An NYT story about how Israelis are expressing themselves online about this current conflict to each other -- and to the Lebanese.

An excerpt:

After waking from her nightmare and leaving her bed in the family’s reinforced “safe room” to sleep in the living room, Miss Diss — as the 18-year-old identifies herself — tries to console herself in a recent posting.

“The day will come when I will get used to sleeping there,” she writes. “I have to get used to it.”

Until recently, Noamik, as the 13-year-old calls herself, was writing about shopping and her bat mitzvah. But in a newer posting, she mourned. “Benji was killed today,” she wrote, blasting Hezbollah. “I am not ashamed to say that I HATE them.”

In a country where many have Internet access and sharp opinions, communicating online with a mix of humor and fatalism has become an important tool of expression.

“It fits very well here,” said Tomer Baram, 30, who has run several forums and Web sites in Israel. “We are not an introverted nation. We let everything out.”

The experience mirrors the blogging phenomenon in Iraq, where civilians, soldiers and pundits post their own observations. One difference is that in Israel the technology is sometimes being used to communicate with the other side.

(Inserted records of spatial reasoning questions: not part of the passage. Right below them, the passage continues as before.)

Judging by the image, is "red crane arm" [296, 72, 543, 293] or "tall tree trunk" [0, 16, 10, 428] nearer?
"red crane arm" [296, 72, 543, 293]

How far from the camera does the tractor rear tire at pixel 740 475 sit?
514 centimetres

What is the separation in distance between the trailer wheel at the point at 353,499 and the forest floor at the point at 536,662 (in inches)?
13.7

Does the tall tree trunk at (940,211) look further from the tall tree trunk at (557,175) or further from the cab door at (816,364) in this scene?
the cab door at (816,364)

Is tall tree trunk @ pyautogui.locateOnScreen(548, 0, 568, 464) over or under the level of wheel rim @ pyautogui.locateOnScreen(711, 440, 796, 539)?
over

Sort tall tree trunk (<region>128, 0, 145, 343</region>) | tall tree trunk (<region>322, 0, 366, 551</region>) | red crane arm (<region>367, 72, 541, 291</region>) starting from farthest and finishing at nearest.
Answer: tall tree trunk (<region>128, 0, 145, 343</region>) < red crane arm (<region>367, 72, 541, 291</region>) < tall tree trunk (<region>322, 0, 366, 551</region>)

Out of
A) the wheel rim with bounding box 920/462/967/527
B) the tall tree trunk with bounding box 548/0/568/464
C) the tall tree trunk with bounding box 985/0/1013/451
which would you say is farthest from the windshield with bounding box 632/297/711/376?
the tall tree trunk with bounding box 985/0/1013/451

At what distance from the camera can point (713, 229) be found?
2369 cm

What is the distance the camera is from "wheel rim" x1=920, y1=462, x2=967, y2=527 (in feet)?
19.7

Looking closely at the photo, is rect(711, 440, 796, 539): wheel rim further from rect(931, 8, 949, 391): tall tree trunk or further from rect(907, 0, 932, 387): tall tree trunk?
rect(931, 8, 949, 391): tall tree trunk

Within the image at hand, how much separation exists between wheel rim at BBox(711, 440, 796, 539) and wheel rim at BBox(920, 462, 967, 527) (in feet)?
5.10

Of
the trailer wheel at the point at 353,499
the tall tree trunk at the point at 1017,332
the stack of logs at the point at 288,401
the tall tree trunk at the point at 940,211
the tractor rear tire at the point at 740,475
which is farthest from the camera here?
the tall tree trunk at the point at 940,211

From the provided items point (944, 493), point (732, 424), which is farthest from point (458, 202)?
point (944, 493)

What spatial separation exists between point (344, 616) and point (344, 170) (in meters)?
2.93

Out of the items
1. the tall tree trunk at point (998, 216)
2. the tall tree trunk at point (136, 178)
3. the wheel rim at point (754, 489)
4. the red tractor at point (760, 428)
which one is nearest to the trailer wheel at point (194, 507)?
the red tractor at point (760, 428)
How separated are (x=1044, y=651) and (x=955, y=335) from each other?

A comment from an Israeli soldier named Shachar appeared on a Lebanese blog after the fighting began saying: “Hey, I’m an I.D.F. soldier stationed on the Lebanese border. We can’t see all the bombing on Lebanon here from Israel (naturally we’re focusing on the bombs falling in Israel), so you’re pretty much updating me on what’s going on. I don’t want to start arguing about who’s right and who’s wrong, the final word is that it’s not right that civilians get hurt in the process on both sides. I’m sending you my best wishes from here, and hope that you and your family will be strong and be all right until this horrible situation will be over.”

Ami Ben-Bassat, 50, a journalist and author who writes about popular technology, was one of the first Israelis to make contact with Lebanese bloggers and post links to their sites on his own blog, “On the Edge.”

“We are beginning to understand that we have a mechanism that allows us to speak face to face without the establishment’s screening us from either side,” he said. “This is the first time the blogs have started speaking out so intensely.”